As Wall Street firms continue to struggle with non-performing loans on their books, you’d never know it; they are on track to once again dish out bountiful bonuses, and people are furious. Goldman Sachs bankers have even arrogantly flaunted that they plan to arm themselves with guns to quell public backlash. What are Americans to do? This is our nation, and we must defend it from vultures; how can we productively do so?
The American people are right to have concerns. It is not the obligation, or even the right, of our government to interfere in compensation contracts and compensation negotiation. But once any company takes public money, as Wall Street banks did with TARP, those rules change, which is why I think bailouts seldom make sense for companies or for our nation. Free market capitalism is based on allowing corporations and people to succeed–and also sometimes in allowing them, within reason, to fail.
Many people believe we are experiencing an unprecedented era in American history; to wit, I personally believe the 2nd American Revolution is now underway, only this time, as Gerald Celente says, if we use intelligence in lieu of violence, we can build a better future together. Do you agree? Why or why not?
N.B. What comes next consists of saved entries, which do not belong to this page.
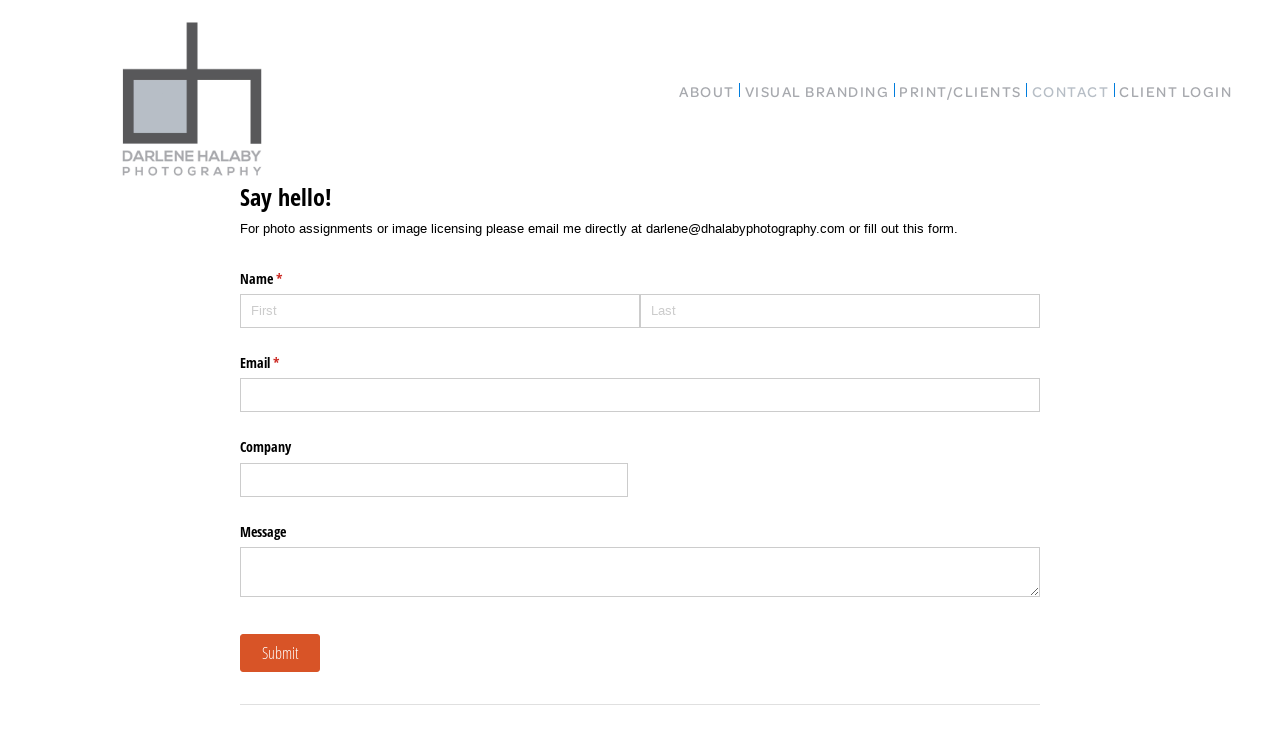

--- FILE ---
content_type: text/css; charset=utf-8
request_url: https://dhalabyphotography.com/css/page?styleIds=YjY3YzYwNTQxZWJmNDllYzliNDgyMGVhOWQ5NWQxMTcsYmI3MWFkYjY3ODViNGU4ZmE1Zjk2ZDBjODNmNjAzY2M=
body_size: 342
content:
div.blockWrap_bb71adb6785b4e8fa5f96d0c83f603cc{color:#666;}div.blockWrap_bb71adb6785b4e8fa5f96d0c83f603cc .ctaInnerContent{color:#666}div.blockWrap_bb71adb6785b4e8fa5f96d0c83f603cc .gridTrigger{fill:#666}.blockWrap_bb71adb6785b4e8fa5f96d0c83f603cc .ctaContainer{max-width:none}div.blockWrap_bb71adb6785b4e8fa5f96d0c83f603cc{background-color:transparent;background-image:none}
I have agreed with that thesis for a year now. And I am reinforced in my belief as I speak with other Tea Party leaders and activists. I do not think this movement is going away. I believe the emergence of the Tea Party movement will prove a historical moment in American politics. The people of this nation do not support the direction of this government. And when government loses the confidence of its people, or loses its accountability to the people, that level of opposition only grows. I believe that is the course we are on, and I think this Tea Party movement is going to fundamentally alter the direction of our nation. In fact, it already has. I feel a personal sense of obligation to ensure we succeed. That means articulating the problems with our current direction and ensuring our own movement is offering a solid, constructive alternative, which I believe we are.